Individually, Marvel television is phenomenal. Collectively, Marvel television underwhelms, and their arch-nemesis DC reigns supreme.
There was an excellence and elegance in Daredevil and Jessica Jones, the Netflix-exclusive offerings that expand the Marvel movie universe. But these shows exist on an island, part of a universe that prohibits interaction. Marvel TV has given up a crucial ingredient that, in a bitter twist, makes Marvel movies and DC TV all the more exciting: Character interactions.
Neither Arrow nor The Flash are within a breath’s distance of what can be called “prestige TV.” Which is fine, not all entertainment has to provoke. But there’s an excitement to seeing the annual two-part crossovers, one-offs like “Haunted” with John Constantine, or the introductions of new heroes like Atom or (eventually) Mr. Terrific. None of these are game-changing, they’re just juicy good times that leave the imagination a little wider.
And they’re good times because of the tiny, dynamic moments. Constantine flirting with Team Arrow’s women and Diggle’s shock at The Flash in last year’s crossover is still one of the damn funniest moments I still laugh about.
The recent “Heroes Join Forces” two-parter aired this week and presented tons of great character moments, both funny and serious. Felicity and Barry catching up as ex-lovers, Thea commenting on Cisco’s hair, and Oliver’s legitimate anger to Barry for dragging them into a danger they’re not equipped for painted this crossover between with a deep spectrum of fun and tension.
And we’re about to get way more fun and tension in Legends of Tomorrow.
People who don’t “get” superhero movies often fail to realize why fans care about these movies in the first place: Seeing characters they love interact. It isn’t action, which is actually the worst thing about superhero movies. Ask Jackie Chan. (“‘Cut!’ Cartoon, cartoon, cartoon…”) Matt Murdock and Jessica Jones are ruined, broken, and compelling individuals, and barring contractual agreements, Iron Man or Agent May appearing in their shows wouldn’t help in the slightest.

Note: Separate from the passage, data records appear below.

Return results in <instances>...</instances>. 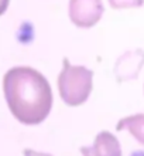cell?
I'll return each mask as SVG.
<instances>
[{
  "instance_id": "6da1fadb",
  "label": "cell",
  "mask_w": 144,
  "mask_h": 156,
  "mask_svg": "<svg viewBox=\"0 0 144 156\" xmlns=\"http://www.w3.org/2000/svg\"><path fill=\"white\" fill-rule=\"evenodd\" d=\"M3 92L10 112L23 125H38L51 112V85L40 71L31 67L10 68L3 78Z\"/></svg>"
},
{
  "instance_id": "7a4b0ae2",
  "label": "cell",
  "mask_w": 144,
  "mask_h": 156,
  "mask_svg": "<svg viewBox=\"0 0 144 156\" xmlns=\"http://www.w3.org/2000/svg\"><path fill=\"white\" fill-rule=\"evenodd\" d=\"M62 64L58 75V91L62 101L69 107L82 105L92 92L93 71L83 66H72L68 58H64Z\"/></svg>"
},
{
  "instance_id": "3957f363",
  "label": "cell",
  "mask_w": 144,
  "mask_h": 156,
  "mask_svg": "<svg viewBox=\"0 0 144 156\" xmlns=\"http://www.w3.org/2000/svg\"><path fill=\"white\" fill-rule=\"evenodd\" d=\"M103 12L102 0H69L68 4L69 20L79 29H91L98 24Z\"/></svg>"
},
{
  "instance_id": "277c9868",
  "label": "cell",
  "mask_w": 144,
  "mask_h": 156,
  "mask_svg": "<svg viewBox=\"0 0 144 156\" xmlns=\"http://www.w3.org/2000/svg\"><path fill=\"white\" fill-rule=\"evenodd\" d=\"M81 153L83 156H122V149L115 135L107 131H102L96 135L92 146L81 148Z\"/></svg>"
},
{
  "instance_id": "5b68a950",
  "label": "cell",
  "mask_w": 144,
  "mask_h": 156,
  "mask_svg": "<svg viewBox=\"0 0 144 156\" xmlns=\"http://www.w3.org/2000/svg\"><path fill=\"white\" fill-rule=\"evenodd\" d=\"M117 131H129L140 144L144 145V114H137V115L126 116L120 119L119 123L116 125Z\"/></svg>"
},
{
  "instance_id": "8992f818",
  "label": "cell",
  "mask_w": 144,
  "mask_h": 156,
  "mask_svg": "<svg viewBox=\"0 0 144 156\" xmlns=\"http://www.w3.org/2000/svg\"><path fill=\"white\" fill-rule=\"evenodd\" d=\"M137 51L134 53H126L123 57H120V60L116 64V73L119 74V77H122L123 80H129V78L136 77L139 70L133 68V64L134 66H141L144 61V58H139L136 55Z\"/></svg>"
},
{
  "instance_id": "52a82bcc",
  "label": "cell",
  "mask_w": 144,
  "mask_h": 156,
  "mask_svg": "<svg viewBox=\"0 0 144 156\" xmlns=\"http://www.w3.org/2000/svg\"><path fill=\"white\" fill-rule=\"evenodd\" d=\"M109 4L116 10L134 9V7H141L144 4V0H109Z\"/></svg>"
},
{
  "instance_id": "ba28073f",
  "label": "cell",
  "mask_w": 144,
  "mask_h": 156,
  "mask_svg": "<svg viewBox=\"0 0 144 156\" xmlns=\"http://www.w3.org/2000/svg\"><path fill=\"white\" fill-rule=\"evenodd\" d=\"M24 156H52V155L45 153V152H37V151H33V149H25Z\"/></svg>"
},
{
  "instance_id": "9c48e42d",
  "label": "cell",
  "mask_w": 144,
  "mask_h": 156,
  "mask_svg": "<svg viewBox=\"0 0 144 156\" xmlns=\"http://www.w3.org/2000/svg\"><path fill=\"white\" fill-rule=\"evenodd\" d=\"M8 4H10V0H0V16H3L7 12Z\"/></svg>"
}]
</instances>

We’ve had heaping doses of the Marvel superheroes interact, any time they’re having fun have been some of the best scenes in any of the movies. The most buzzed-about scene at last year’s San Diego Comic-Con that previewed Avengers: Age of Ultron wasn’t the action and chaos. It was the party scene.
Characters interacting is what makes the Marvel movies great and their TV efforts, when seen as a whole, underwhelming, and even disconnected. Because of the divide, it’s difficult to fathom Jessica Jones happening in the same world of Agents of S.H.I.E.L.D. and Agent Carter, but Arrow and The Flash feel like one whole (and Supergirl, whenever that may be.). That wholeness matters, and it makes watching every little thing the more worthwhile.
Of course there will be Defenders, the crossover series that will bring them together with Luke Cage and Iron Fist (?) into one squad. But until that day, DC has fulfilled that appetite with their spectacular Arrowverse. Until we see Jessica Jones rolling her eyes at Murdock, or Foggy Nelson futilely stand against Luke Cage, DC is the true hero of superhero TV.
Perhaps above all, the numbers don’t lie: This week’s Agents of S.H.I.E.L.D. tied with its season low in the ratings, while the Arrow and The Flash crossover concluded with record-high of the season, attracting almost 4 million viewers according to this morning’s press release.